The multifunctional website project explores COVID-19 infections and deaths through time, among states, and by sex and age. The platform, according to Revell, uses a relatively simple model to estimate the true number of infections (rather than simply observed cases) through time, and the results it yields are highly consistent with estimates from prominent research centers, such as the Institute for Health Metrics and Evaluation at the University of Washington.
“It is critical that we gain knowledge about this wicked pandemic so that we are better equipped to fight its deadly reach,” says UMass Boston Chancellor Marcelo Suárez-Orozco. “I thank and commend Dr. Revell for his work to further illuminate data of this disease.”
“This type of data analysis is one part of the equation,” Revell says. “The other thing is just visualizing data—seeing precisely what the data show by age, state, geographic region, and so forth.”

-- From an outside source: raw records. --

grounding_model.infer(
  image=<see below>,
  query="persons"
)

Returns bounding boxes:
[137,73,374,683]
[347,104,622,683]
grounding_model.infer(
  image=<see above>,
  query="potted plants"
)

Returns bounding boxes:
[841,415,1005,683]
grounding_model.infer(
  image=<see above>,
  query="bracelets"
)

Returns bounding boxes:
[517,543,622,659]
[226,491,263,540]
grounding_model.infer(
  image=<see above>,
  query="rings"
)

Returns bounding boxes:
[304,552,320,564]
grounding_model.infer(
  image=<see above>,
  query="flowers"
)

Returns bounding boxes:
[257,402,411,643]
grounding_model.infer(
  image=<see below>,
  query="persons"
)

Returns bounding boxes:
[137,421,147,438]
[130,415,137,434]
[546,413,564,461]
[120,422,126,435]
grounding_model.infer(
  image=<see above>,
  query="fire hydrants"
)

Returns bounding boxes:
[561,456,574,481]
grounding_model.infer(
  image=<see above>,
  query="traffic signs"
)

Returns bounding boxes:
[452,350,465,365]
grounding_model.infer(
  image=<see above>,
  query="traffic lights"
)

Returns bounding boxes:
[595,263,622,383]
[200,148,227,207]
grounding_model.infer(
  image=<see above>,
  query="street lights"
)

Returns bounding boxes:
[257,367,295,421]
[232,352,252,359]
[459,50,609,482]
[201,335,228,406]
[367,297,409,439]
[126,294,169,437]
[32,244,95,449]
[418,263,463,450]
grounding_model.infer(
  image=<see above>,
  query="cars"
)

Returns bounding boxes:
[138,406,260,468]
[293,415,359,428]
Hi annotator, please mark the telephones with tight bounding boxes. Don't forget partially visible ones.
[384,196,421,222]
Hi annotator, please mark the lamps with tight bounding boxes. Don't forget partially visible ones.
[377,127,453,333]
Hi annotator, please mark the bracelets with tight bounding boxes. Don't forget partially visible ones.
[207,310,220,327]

For example, bar charts showing weekly deaths compared with average deaths the previous year vary greatly as a user selects different age groups—showing almost no excess deaths in the under 25 age group but significant excess deaths starting with the 45-64 age group. And while other research models will provide similar data, Revell emphasizes the interactive component of his computational model.
“One difference is that in those models the research team decides how the model is programmed. What this model allows you to do is to say, ‘Well, I have a hypothesis about how the infection fatality rate (the proportion of deaths among all those infected) has changed over time so I am going to set this hypothesis using these dates and ages groups.’ I’ve never seen something that does precisely this,” he says. “It also creates what I feel are fairly compelling data and model visualizations I haven't seen represented in the same way in either primary scientific or popular press literatures.”
Revell frequently develops computational tools with grant support from the National Science Foundation, but this project is not externally funded.